Category: Reference, Education and News > General Reference
Asked by: toluca-ga
List Price: $10.00
Posted: 27 Mar 2004 21:10 PST
Expires: 26 Apr 2004 22:10 PDT
Question ID: 321216
I am looking for quotes about the soldiers who died in WW I similar
in form or meaning to "those were the very best men". Please include
sources. I need either an exact match, or several near misses.

Request for Question Clarification by leli-ga on 28 Mar 2004 04:46 PST
Hello toluca

Is this at all suitable?

"We are slowly but surely killing off the best of the male population
of these islands."

This was said by a British cabinet minister during the war.

Are you interested in quotations from anyone? politicians? writers?

Leli

Clarification of Question by toluca-ga on 28 Mar 2004 08:56 PST
I am actually lolking for the source of this specific quote, but may
not have remembered it correctly.

▶ _WRITTEN EXERCISE 1_
Rewrite the part of the question about World War I quotes that begins at the words "Category: Reference, Education" and stops after "several near misses.", replacing "quotes" with "quotations".
▶ _WRITTEN EXERCISE 2_
In the question about World War I quotes, explain why toluca-ga says the wording "those were the very best men" might not be exact.
▶ _WRITTEN EXERCISE 3_
Translate this sentence from the question about World War I quotes into Spanish: "This was said by a British cabinet minister during the war."
The entries after this point come from a different source.

▶ _MATERIAL SHOWN_
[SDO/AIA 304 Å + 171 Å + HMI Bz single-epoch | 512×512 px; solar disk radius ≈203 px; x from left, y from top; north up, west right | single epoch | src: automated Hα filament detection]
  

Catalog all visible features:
---
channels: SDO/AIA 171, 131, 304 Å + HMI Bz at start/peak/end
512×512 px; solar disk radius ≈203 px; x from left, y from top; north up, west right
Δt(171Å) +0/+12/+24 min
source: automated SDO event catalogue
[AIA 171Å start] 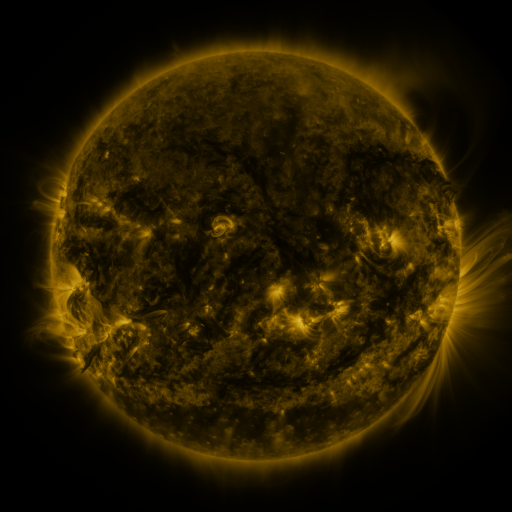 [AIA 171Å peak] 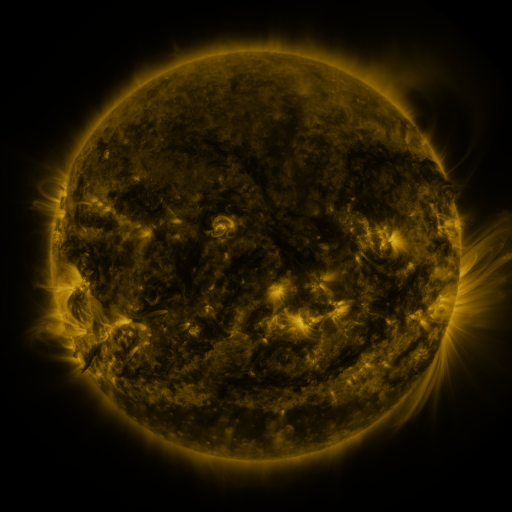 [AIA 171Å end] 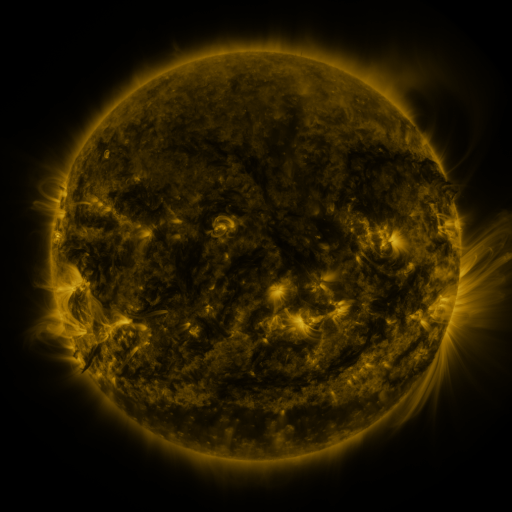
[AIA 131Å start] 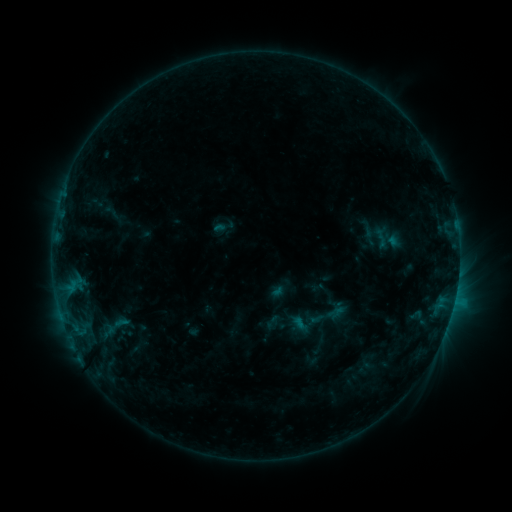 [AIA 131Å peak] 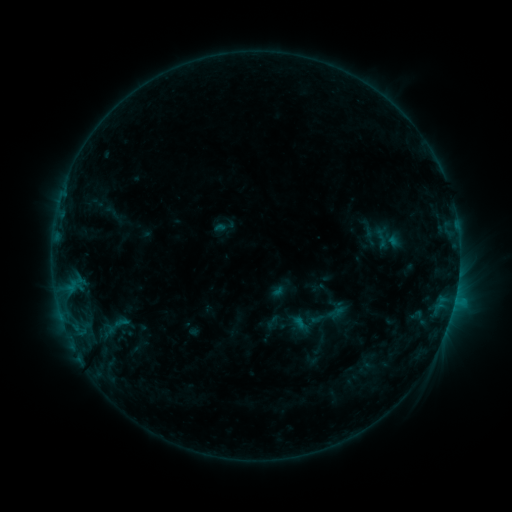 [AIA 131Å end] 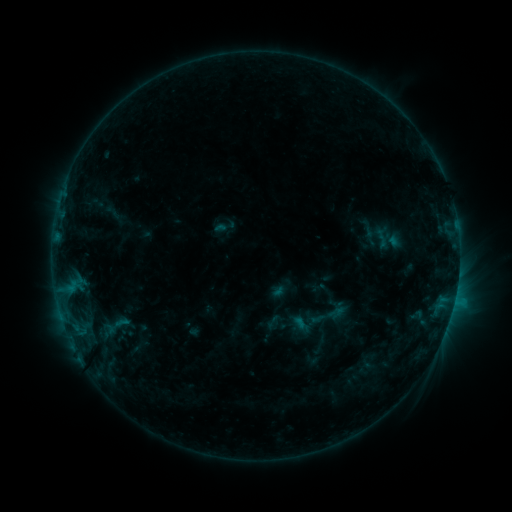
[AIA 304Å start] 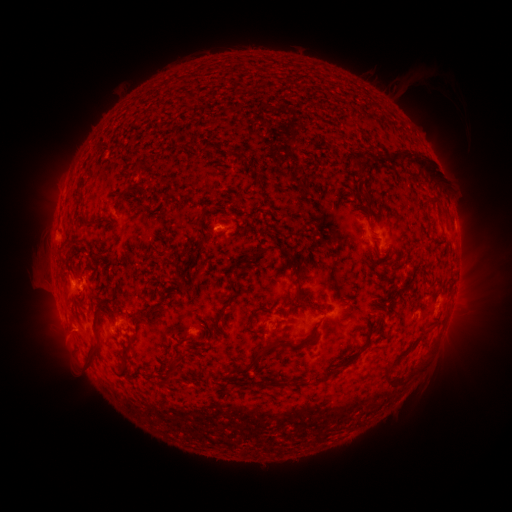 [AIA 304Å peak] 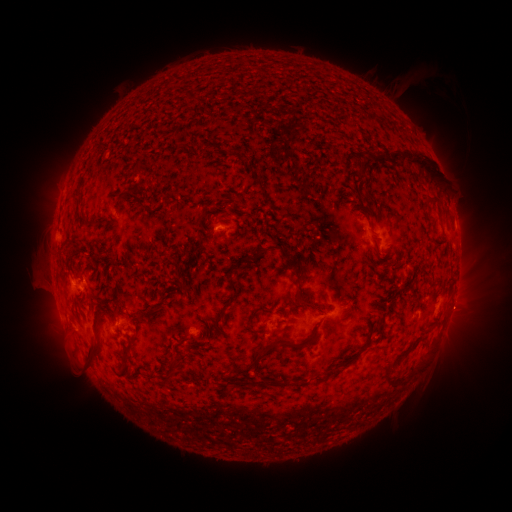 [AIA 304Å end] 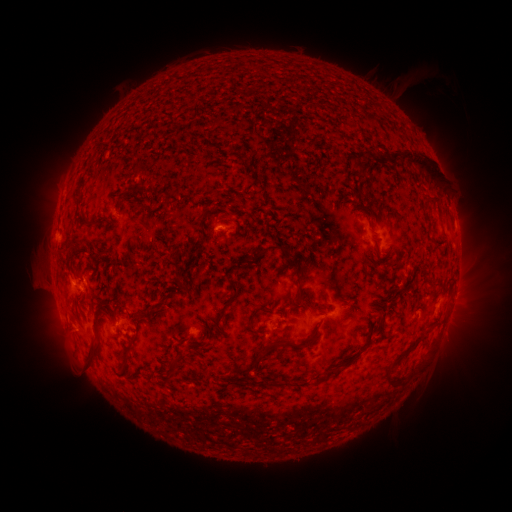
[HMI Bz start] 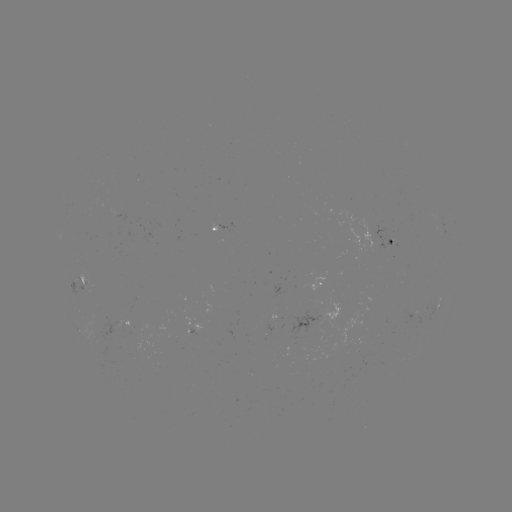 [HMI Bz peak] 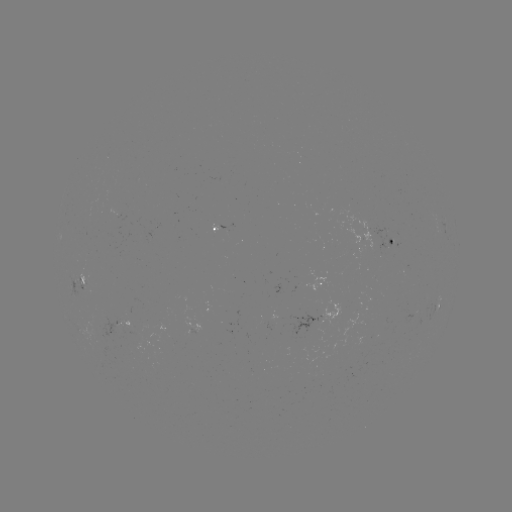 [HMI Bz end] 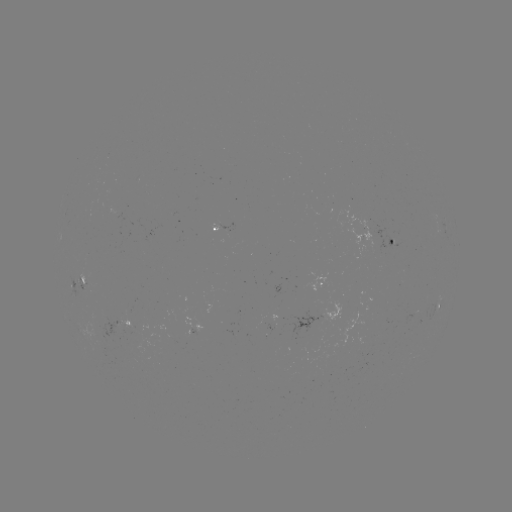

▶ _PROBLEM SOLUTION 1_
Category: Reference, Education and News > General Reference
Asked by: toluca-ga
List Price: $10.00
Posted: 27 Mar 2004 21:10 PST
Expires: 26 Apr 2004 22:10 PDT
Question ID: 321216
I am looking for quotations about the soldiers who died in WW I similar
in form or meaning to "those were the very best men". Please include
sources. I need either an exact match, or several near misses.

▶ _PROBLEM SOLUTION 2_
Toluca-ga is looking for the source of that specific quote but may not have remembered it correctly.

▶ _PROBLEM SOLUTION 3_
Esto lo dijo un ministro del gabinete británico durante la guerra.